* **Extract to read**:

━━━━━━━━━━━━━━━━

Lord Tyrie
Main Page: Lord Tyrie (Non-affiliated - Life peer)Department Debates - View all Lord Tyrie's debates with the HM Treasury
(1 year, 6 months ago)
Lords ChamberI declare my interest as a consultant to DLA Piper, which helped me with drafting the amendment.
The need to provide the RDC with statutory autonomy was a recommendation of the Parliamentary Commission on Banking Standards, which I chaired in 2013. The purpose of my amendment is to give the FCA’s internal watchdog, the Regulatory Decisions Committee, greater independence by putting it on a statutory footing. I set out why this is necessary in Committee so I will not repeat all those arguments now but, in a nutshell, the benefit will be greater fairness for firms and individuals; it can be accomplished without compromising high-quality enforcement.

━━━━━━━━━━━━━━━━

* **Given data**:
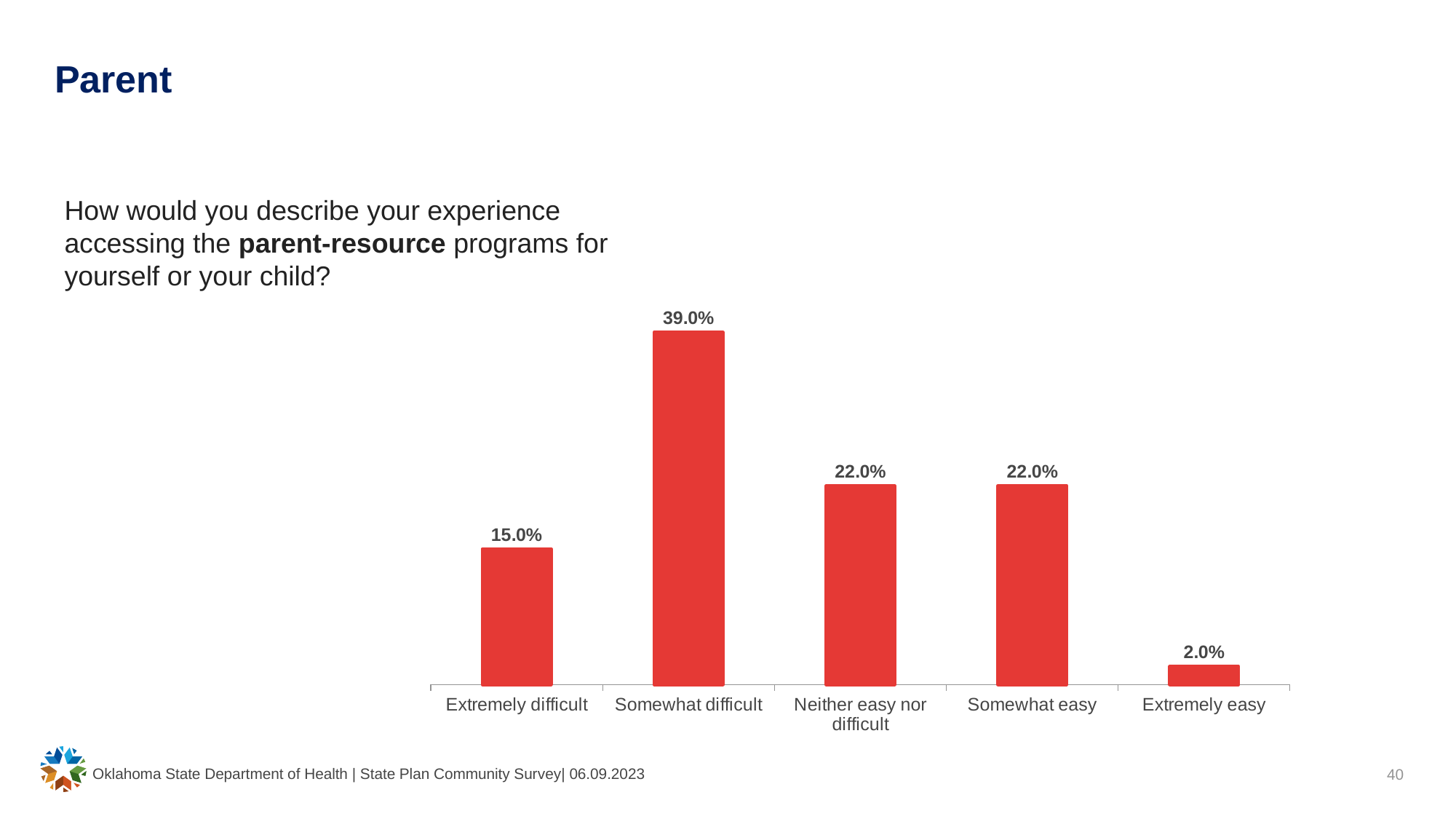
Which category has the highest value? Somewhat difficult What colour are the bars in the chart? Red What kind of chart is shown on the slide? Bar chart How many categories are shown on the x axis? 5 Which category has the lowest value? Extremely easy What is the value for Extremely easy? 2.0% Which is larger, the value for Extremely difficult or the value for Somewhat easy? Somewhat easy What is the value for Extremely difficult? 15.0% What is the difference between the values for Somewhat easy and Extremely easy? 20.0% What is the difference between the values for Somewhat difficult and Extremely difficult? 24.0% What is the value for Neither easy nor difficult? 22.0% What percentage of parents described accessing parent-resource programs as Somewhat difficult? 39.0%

━━━━━━━━━━━━━━━━

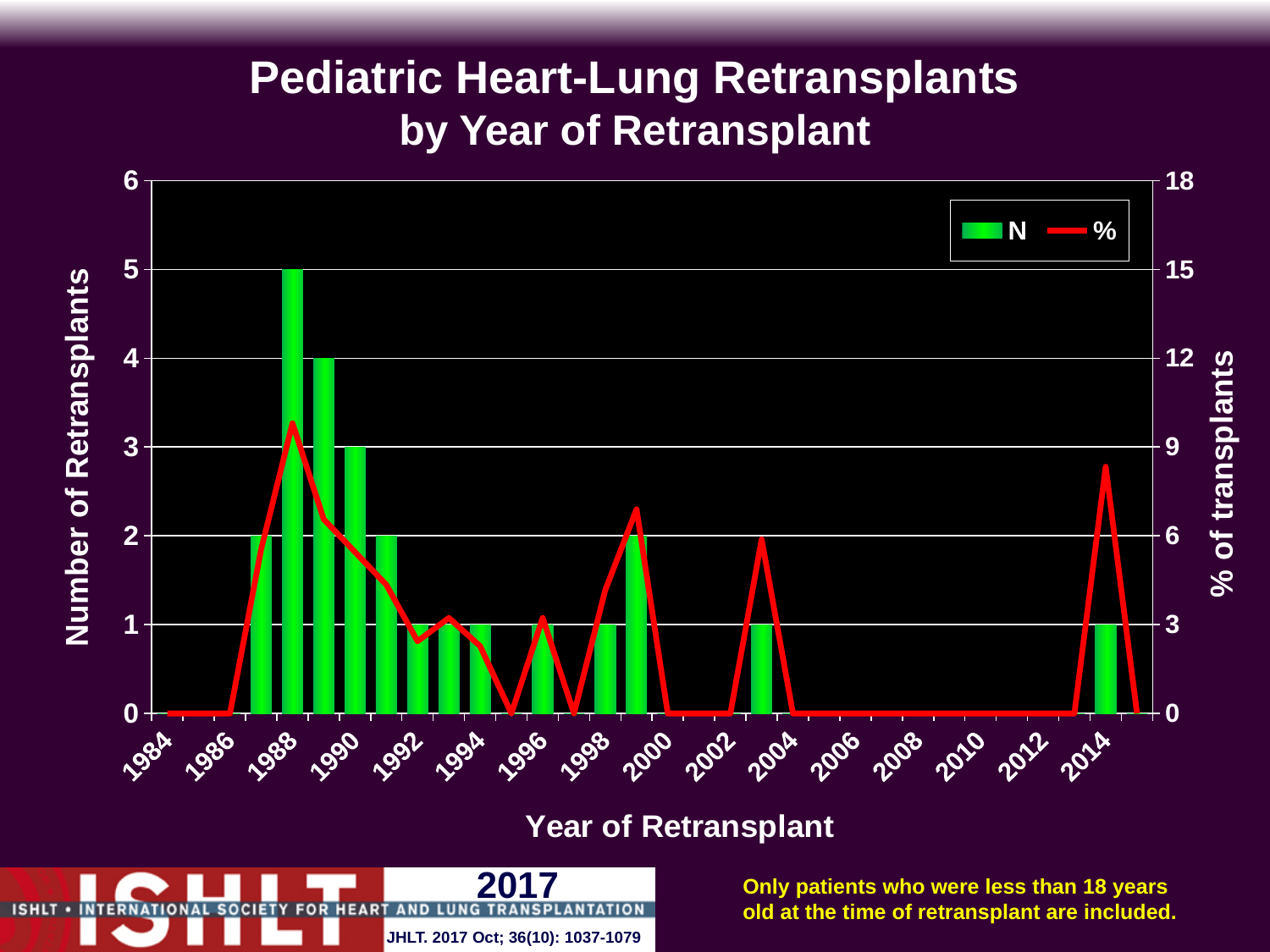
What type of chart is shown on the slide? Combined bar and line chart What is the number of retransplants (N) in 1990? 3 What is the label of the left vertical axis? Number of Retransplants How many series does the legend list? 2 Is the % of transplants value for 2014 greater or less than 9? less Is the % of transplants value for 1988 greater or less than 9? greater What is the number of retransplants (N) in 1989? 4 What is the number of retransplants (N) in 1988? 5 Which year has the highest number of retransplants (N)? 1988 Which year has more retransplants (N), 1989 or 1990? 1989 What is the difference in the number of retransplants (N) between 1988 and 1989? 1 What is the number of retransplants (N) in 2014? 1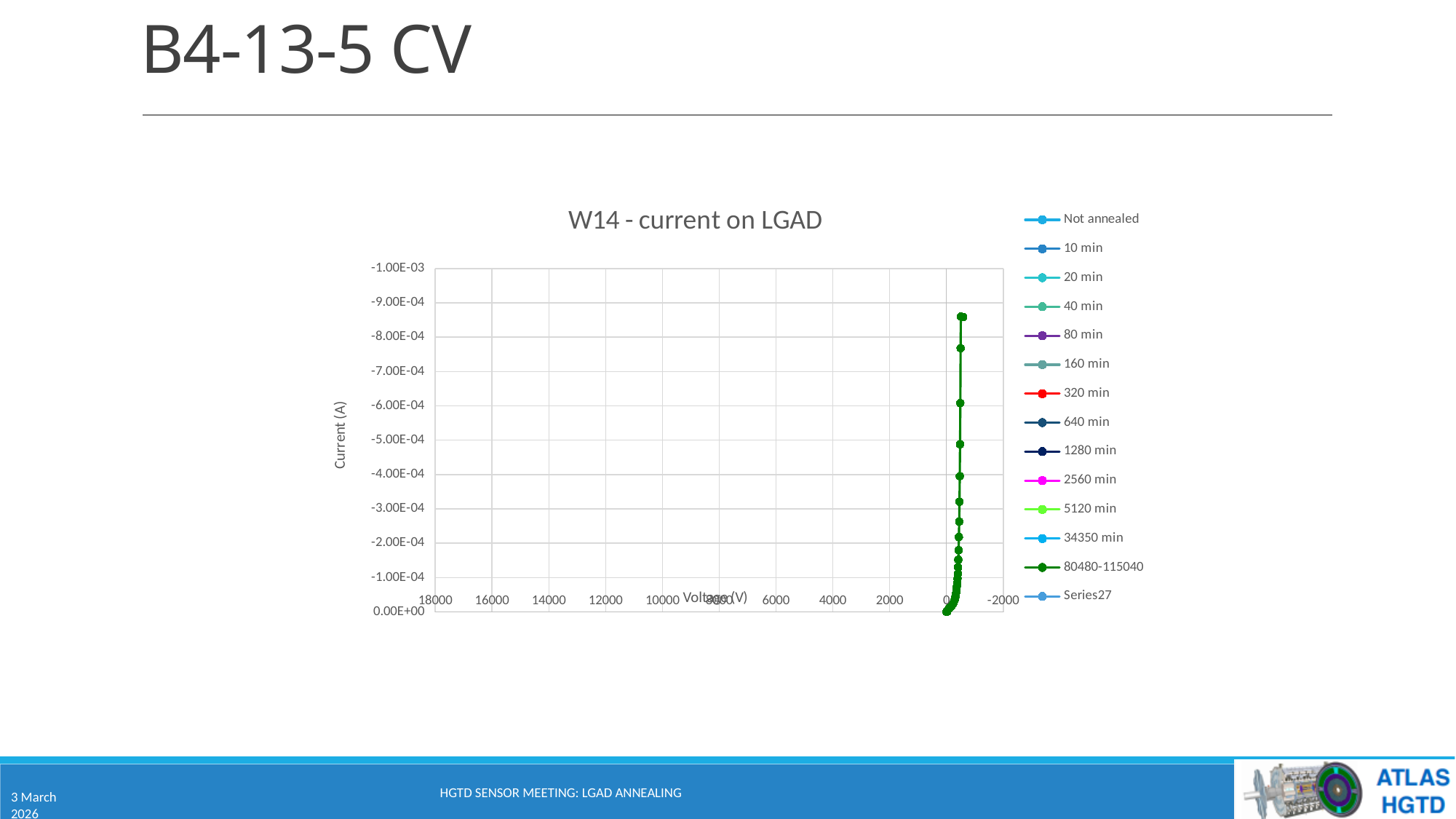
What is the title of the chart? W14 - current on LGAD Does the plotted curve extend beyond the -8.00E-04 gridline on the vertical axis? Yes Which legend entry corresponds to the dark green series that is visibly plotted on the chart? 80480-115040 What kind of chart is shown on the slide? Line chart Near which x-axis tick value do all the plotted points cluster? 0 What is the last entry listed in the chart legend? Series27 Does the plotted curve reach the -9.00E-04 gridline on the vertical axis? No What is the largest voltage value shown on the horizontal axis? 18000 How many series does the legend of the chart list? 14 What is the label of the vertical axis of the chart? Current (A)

━━━━━━━━━━━━━━━━

* **Exercise**: Copy out the part of Lord Tyrie's remarks starting with "The need to" and going on through "compromising high-quality enforcement.". The listing has nothing to do with what comes next.

* **Finished exercise**:
The need to provide the RDC with statutory autonomy was a recommendation of the Parliamentary Commission on Banking Standards, which I chaired in 2013. The purpose of my amendment is to give the FCA’s internal watchdog, the Regulatory Decisions Committee, greater independence by putting it on a statutory footing. I set out why this is necessary in Committee so I will not repeat all those arguments now but, in a nutshell, the benefit will be greater fairness for firms and individuals; it can be accomplished without compromising high-quality enforcement.